● Work task
Print exactly the lines from the one that contains "Tennessee teammates Reggie" through the final line of the entries below, both included, and nothing else; omit the pictures.

● Information supplied
*** Begin section ***

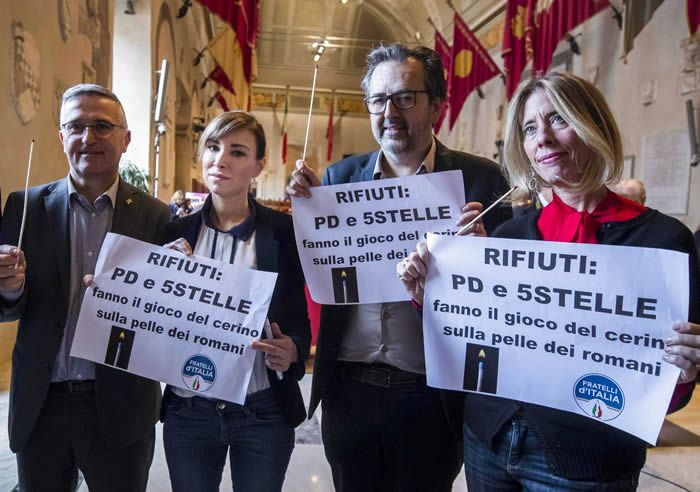 Town councilors in Rome from the Brothers of Italy party — including Rachele Mussolini, second from the left — hold a protest over waste management during a city council meeting in Rome in December 2019. (ANSA/AFP/Getty Images)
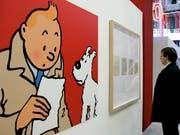 Eine Zeichnung der Comic-Figuren Tim und Struppi ist für viel Geld unter den Hammer gekommen. (Symbolbild) (Bild: KEYSTONE/AP/JACQUES BRINON)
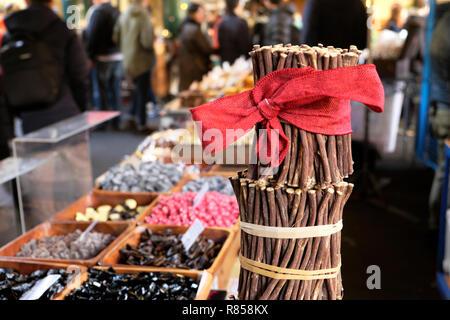 Borough Market Christmas raw liquorice sticks (licorice) Glycyrrhiza glabra with a red Christmas bow on sweets stall London England UK   KATHY DEWITT - Stock Image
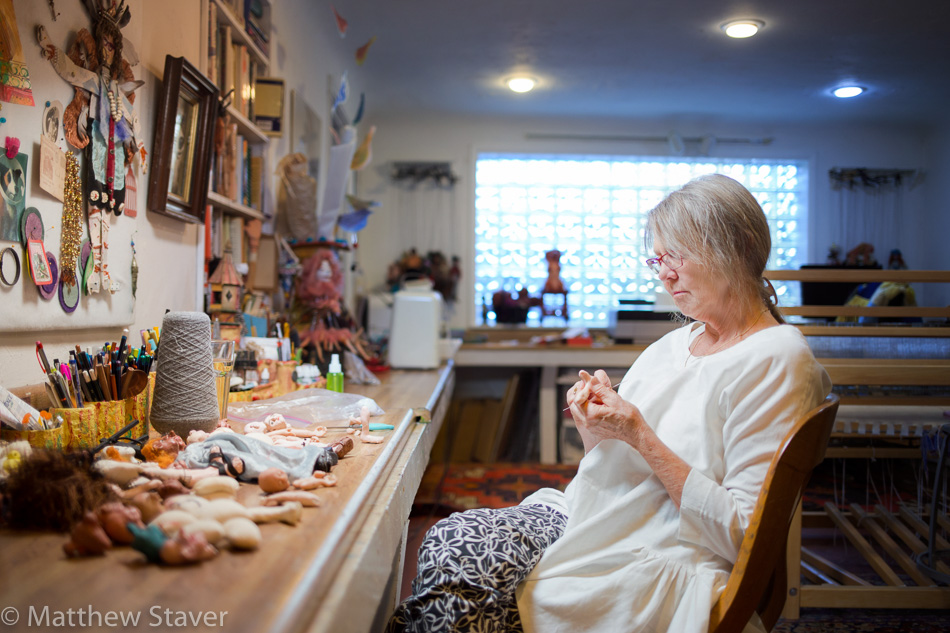 A documentary, environmental portrait of artisian, craftsman and entrepreneur in her workspace (studio and theater and workshop))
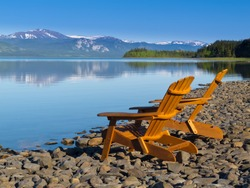 Two empty wooden Adirondack chairs or Muskoka deckchairs on stony shore overlooking scenic calm Lake Laberge, Yukon Territory, Canada, with snowcapped mountains in the distance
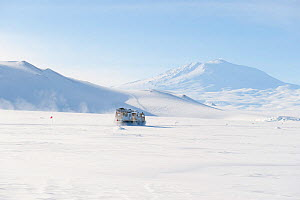 Haagland tracked vehicle crossing the sea ice, Ross Sea, McMurdo Sound with Mt Erebus in the background, Antarctica, November 2008  -  Neil Lucas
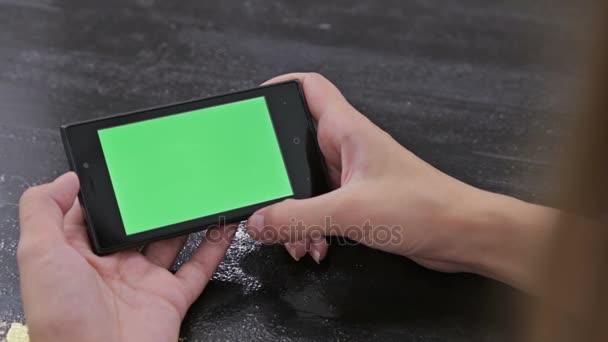 Donna che esamina smartphone con lo schermo verde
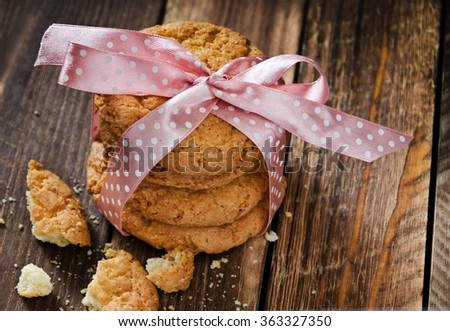 stack of fresh baked cookies with rose bow closeup on wooden background  - stock photo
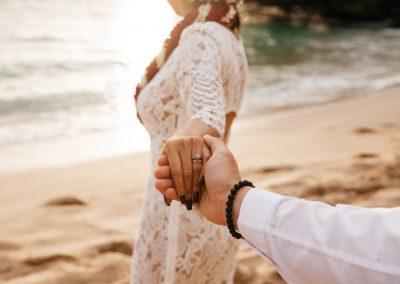 Nhu holding her husband's hand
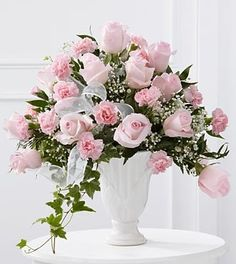 The FTD® Deepest Sympathy™ Arrangement is a wondrous presentation of grace and elegance to honor the life of the deceased. Pale pink roses and pink carnations are offset by baby's breath, variegated i
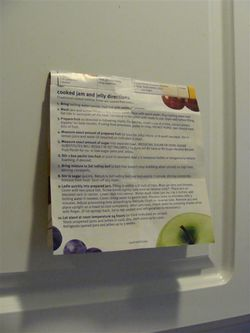 Canning instruction sheet taped to cabinet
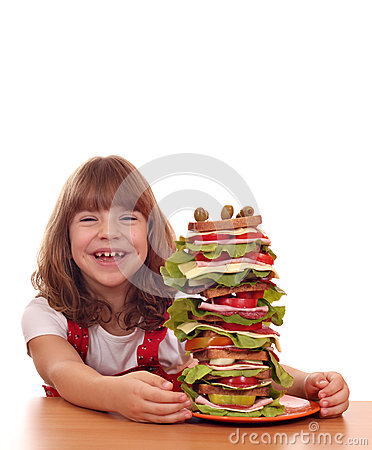 Free Little Girl With Tall Sandwich On Table Royalty Free Stock Photo - 35200245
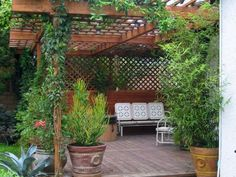 If you're dreaming of an outdoor retreat but money is tight, get some great design ideas from these porches, patios, decks and gardens.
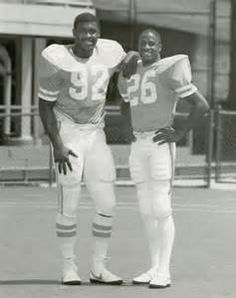 Tennessee teammates Reggie White, left, and Willie Gault stand ...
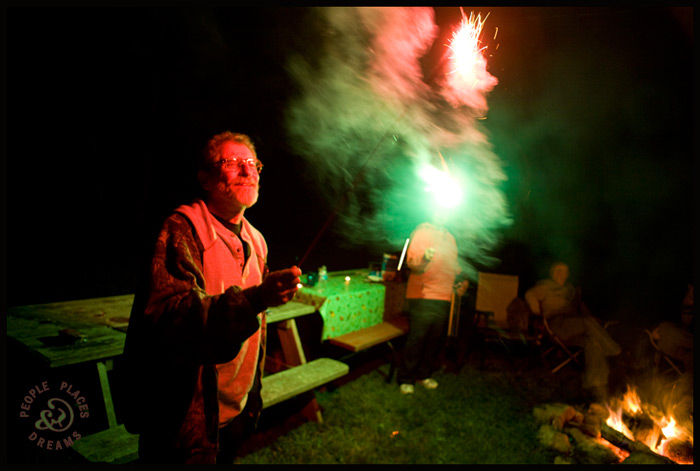 Sid Kaplan holding a sparkler at night.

*** End section ***

● Output of the exercise
 Tennessee teammates Reggie White, left, and Willie Gault stand ...
 Sid Kaplan holding a sparkler at night.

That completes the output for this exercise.